Bitcoin is tradable globally, which is a great start when looking for a payment rails that can service multiple geographies, currencies and users. In the case of a remittance company, in order to accept cash from your customers and send it elsewhere you need those connections ‘elsewhere’. Often when dealing with multiple countries, payment methods and regulations, payment processors tend to only specialise in the few countries they cover which means potential cash remittance shops need to integrate with many payment processors to offer a service with full coverage in the areas you are interested in. The ‘last mile’ is an essential part of this and in our case we connect all the existing last mile providers and act as the bridge between them. Existing last mile providers are our friends we don’t seek to disrupt their business but only seek to offer them efficiencies in their business.
Cryptocurrencies- Pegged Crypto’s
One of my favourites for a while now are pegged crypto’s, particularly the decentralised kind, like Nubits. While the Nubits project has had some hiccups of late I think the idea is intriguing. Essentially these pegged crypto’s are a token of value that adjusts automatically to market conditions to maintain a peg to a chosen fiat currency or commodity. If the price rises above the peg, more tokens are created for wallet holders, if it falls below the peg, tokens are removed from circulation by offering wallet holders a market defined interest rate to stake them (remove from circulation) for x period. Peg pricing information can be taken from a network of Oracles. Very cool and before long we’ll have 180 parallel FX assets. However it only works if its decentralised, if I have to trust any company or single entity along the way for a pegged crypto it becomes uninteresting and subject to all the common problems associated with holding customer funds and will get shut down. The 180 parallel FX assets cant be understated, this will be huge, if it costs me nothing to trade into and out of a token of value for exotic currencies this will be a massive boon to the remittance industry.
Thats a lot of stuff to consider but have we got closer to answering the question if Bitcoin can provide value to the industry? I agree with Moneygram’s recent comments that while it’s useful to watch how it evolves its not something big players like themselves can wade into yet for a number of reasons. If a big conglomerate were to wade in, as discussed earlier a private blockchain without a token of value and no counterparty would not solve any of their problems, money still must be moved somehow. So the other options may be to make/join a consortium (remittance companies notoriously hate talking to each other) or to use a common token of value and if they were to do the latter they’d need to be massively involved- setup an exchange, maintain banking relationships at both ends, support it with lots of liquidity. Thats probably not something they’ll do but if they did it’d only be good news for the bitcoin industry and support the growth of many bitcoin startups.

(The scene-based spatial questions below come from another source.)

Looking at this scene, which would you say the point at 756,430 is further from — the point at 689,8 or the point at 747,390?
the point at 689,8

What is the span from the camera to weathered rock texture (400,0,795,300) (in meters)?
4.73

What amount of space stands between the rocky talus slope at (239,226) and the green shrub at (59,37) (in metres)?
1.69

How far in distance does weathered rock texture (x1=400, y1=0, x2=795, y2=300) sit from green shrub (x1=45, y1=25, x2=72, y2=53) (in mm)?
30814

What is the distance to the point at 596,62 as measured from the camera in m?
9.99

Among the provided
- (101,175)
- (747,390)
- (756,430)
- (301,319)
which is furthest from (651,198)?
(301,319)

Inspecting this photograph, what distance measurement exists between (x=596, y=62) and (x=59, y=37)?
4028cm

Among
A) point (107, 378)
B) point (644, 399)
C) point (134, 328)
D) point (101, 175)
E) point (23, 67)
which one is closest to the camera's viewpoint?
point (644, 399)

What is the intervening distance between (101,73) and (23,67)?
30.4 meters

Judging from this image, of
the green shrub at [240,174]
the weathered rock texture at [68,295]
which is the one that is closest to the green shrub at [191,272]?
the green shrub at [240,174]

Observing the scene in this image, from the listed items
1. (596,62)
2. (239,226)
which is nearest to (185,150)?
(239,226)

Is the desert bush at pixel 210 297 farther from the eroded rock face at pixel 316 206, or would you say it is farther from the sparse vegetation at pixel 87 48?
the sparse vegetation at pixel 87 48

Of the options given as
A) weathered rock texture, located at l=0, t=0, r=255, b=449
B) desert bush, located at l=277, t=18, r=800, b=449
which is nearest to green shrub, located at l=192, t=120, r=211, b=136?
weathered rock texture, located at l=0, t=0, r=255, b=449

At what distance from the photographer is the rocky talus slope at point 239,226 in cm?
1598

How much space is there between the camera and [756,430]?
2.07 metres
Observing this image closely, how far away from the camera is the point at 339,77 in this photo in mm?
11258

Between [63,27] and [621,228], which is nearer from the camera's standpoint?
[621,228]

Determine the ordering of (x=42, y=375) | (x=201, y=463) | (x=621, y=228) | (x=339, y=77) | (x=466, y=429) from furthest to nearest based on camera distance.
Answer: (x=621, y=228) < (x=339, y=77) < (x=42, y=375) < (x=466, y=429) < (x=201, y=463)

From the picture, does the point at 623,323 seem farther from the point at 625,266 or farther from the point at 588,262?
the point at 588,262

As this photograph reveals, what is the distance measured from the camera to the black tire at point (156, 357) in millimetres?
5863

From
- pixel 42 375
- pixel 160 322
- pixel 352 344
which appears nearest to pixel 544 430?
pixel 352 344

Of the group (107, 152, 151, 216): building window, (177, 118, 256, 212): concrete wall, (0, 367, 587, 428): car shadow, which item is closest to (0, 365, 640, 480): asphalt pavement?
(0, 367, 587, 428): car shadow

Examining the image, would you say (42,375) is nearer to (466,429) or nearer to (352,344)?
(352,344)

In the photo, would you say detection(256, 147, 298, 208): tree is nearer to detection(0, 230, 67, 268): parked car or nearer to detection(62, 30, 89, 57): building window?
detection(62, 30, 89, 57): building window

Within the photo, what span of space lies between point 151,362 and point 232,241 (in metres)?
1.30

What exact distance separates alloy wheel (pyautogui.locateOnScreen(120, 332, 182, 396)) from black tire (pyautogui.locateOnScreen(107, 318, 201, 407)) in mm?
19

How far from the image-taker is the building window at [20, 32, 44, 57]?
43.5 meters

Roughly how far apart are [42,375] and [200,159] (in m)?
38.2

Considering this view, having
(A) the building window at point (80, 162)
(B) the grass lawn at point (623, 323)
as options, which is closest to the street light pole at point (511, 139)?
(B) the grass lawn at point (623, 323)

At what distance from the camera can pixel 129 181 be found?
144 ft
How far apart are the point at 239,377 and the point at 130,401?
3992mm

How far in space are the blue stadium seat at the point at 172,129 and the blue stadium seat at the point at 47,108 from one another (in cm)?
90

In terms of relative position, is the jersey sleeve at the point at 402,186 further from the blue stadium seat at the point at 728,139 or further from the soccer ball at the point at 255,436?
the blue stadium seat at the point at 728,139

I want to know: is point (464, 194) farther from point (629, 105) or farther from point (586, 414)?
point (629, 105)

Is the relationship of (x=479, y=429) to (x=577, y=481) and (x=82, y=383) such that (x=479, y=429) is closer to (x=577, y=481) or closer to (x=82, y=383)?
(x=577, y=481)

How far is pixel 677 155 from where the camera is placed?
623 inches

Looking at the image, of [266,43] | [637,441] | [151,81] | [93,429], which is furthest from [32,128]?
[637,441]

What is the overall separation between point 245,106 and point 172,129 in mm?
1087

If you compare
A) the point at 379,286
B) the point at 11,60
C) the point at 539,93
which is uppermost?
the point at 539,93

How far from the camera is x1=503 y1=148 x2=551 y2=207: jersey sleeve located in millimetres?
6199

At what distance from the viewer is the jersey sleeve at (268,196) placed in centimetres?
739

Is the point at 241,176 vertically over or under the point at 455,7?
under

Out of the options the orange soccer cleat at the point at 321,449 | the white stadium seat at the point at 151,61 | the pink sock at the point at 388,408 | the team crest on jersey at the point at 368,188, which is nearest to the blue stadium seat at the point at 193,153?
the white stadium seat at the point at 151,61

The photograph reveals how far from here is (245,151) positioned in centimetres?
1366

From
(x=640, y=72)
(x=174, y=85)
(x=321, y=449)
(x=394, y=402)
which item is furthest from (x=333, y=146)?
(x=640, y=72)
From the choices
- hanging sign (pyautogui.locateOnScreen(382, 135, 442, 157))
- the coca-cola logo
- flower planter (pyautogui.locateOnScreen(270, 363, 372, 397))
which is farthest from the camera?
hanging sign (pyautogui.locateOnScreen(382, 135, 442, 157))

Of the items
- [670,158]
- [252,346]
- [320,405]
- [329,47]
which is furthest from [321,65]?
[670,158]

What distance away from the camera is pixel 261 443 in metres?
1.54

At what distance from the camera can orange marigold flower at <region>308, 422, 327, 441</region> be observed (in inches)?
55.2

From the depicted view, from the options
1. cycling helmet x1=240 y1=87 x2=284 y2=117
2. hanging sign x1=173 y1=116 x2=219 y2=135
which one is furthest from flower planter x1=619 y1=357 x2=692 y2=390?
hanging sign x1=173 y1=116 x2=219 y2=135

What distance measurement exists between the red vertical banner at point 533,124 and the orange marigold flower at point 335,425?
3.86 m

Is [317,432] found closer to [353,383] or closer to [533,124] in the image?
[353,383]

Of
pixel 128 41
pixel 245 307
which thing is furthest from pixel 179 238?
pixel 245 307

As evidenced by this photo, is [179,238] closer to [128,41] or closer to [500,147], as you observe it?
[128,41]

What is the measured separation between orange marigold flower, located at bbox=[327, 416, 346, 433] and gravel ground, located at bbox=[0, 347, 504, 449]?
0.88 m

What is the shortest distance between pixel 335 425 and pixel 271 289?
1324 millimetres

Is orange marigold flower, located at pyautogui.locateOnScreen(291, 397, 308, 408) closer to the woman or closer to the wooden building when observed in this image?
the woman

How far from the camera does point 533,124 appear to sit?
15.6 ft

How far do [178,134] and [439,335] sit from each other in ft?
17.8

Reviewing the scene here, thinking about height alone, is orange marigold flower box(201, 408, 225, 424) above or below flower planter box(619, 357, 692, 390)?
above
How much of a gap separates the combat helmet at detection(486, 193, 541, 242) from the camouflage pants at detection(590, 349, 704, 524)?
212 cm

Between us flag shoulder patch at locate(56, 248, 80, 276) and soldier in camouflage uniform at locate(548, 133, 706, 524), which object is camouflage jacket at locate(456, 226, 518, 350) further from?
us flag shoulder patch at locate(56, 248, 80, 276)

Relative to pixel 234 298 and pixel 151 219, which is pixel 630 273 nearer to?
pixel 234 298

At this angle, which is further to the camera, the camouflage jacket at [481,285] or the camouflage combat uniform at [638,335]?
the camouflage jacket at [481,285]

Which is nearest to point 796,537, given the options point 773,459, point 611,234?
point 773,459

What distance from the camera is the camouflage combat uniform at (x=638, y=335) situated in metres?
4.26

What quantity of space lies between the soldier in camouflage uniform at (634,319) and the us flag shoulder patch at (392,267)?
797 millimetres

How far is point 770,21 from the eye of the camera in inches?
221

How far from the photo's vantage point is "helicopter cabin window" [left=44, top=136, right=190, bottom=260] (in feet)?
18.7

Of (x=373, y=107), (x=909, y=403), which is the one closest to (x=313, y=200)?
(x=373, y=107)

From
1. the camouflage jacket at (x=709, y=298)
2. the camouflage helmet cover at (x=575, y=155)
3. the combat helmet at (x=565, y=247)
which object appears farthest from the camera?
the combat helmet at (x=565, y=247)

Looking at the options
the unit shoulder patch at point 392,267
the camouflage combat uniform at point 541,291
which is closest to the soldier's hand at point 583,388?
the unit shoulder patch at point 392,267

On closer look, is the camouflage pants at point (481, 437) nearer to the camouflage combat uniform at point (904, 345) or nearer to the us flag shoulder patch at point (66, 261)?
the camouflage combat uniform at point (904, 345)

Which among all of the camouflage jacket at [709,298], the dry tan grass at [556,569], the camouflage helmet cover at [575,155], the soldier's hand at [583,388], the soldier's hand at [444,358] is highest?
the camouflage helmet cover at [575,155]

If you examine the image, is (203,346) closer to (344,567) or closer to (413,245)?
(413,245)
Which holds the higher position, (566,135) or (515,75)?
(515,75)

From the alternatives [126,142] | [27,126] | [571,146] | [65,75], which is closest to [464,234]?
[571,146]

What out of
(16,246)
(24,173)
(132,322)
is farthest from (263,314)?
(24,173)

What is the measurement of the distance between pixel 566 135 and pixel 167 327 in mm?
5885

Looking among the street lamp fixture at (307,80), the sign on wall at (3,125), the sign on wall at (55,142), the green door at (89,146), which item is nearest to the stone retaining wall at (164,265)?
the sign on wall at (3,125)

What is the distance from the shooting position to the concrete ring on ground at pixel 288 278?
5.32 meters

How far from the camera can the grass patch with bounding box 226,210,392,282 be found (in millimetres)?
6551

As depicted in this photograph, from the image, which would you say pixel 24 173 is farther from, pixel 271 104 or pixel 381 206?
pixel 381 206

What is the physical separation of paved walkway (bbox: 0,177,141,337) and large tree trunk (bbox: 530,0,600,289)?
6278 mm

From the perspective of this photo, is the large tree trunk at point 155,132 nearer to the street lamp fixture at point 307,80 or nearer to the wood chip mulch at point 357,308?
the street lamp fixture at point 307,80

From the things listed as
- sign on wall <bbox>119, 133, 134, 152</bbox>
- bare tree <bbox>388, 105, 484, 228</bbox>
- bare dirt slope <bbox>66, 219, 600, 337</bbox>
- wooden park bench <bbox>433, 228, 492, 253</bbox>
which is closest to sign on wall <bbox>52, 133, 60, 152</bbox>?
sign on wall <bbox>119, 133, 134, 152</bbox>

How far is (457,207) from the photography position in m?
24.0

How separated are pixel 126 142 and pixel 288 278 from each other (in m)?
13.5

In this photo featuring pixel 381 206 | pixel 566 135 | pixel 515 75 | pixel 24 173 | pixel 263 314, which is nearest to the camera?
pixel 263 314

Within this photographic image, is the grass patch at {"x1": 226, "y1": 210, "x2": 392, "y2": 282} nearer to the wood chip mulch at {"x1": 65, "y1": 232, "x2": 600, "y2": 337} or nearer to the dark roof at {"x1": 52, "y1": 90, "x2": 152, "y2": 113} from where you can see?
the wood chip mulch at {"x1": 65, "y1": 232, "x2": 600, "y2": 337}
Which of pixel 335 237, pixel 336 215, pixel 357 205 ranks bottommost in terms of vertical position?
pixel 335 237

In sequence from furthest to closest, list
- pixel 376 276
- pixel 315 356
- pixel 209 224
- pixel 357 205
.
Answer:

Yes, the truth about Bitcoin remittances is that Bitcoin can and already does bring value to the remittance industry and does provide a solution for trading into and out of exotic currencies. There are many new companies in the space making it happen but for their business model to be viable they will need to focus on streamlining the on and off ramps into the system. As a token of value it is reducing barriers to entry, simplifying back office work for new companies in the space and at the end of the day providing superior pricing to end users even when taking into account the last mile, it’s going to be a very exciting 2017.